# Data section:
·····
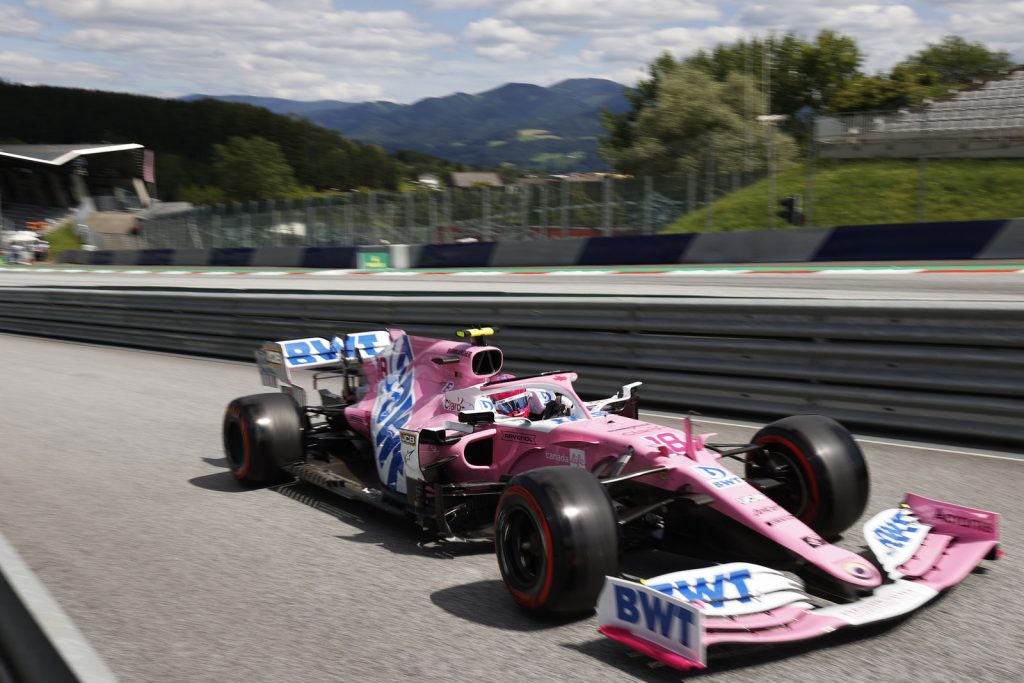 La Racing Point a tenu ses promesses ce samedi en qualifications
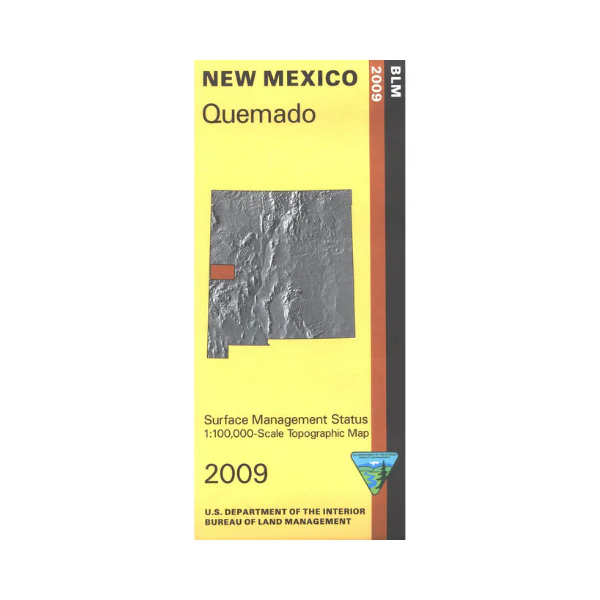 Map: Quemado NM - NM041S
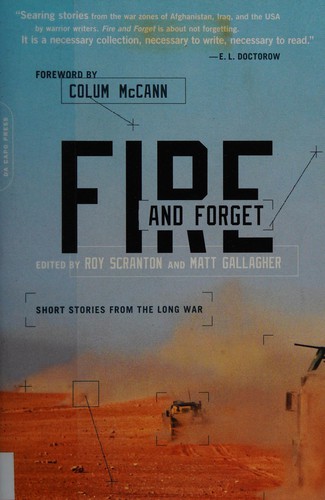 Cover for Fire and forget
·····
# Activity:
Your copy should match the data above exactly, apart from the pictures.

# Answer section:
 La Racing Point a tenu ses promesses ce samedi en qualifications
 Map: Quemado NM - NM041S
 Cover for Fire and forget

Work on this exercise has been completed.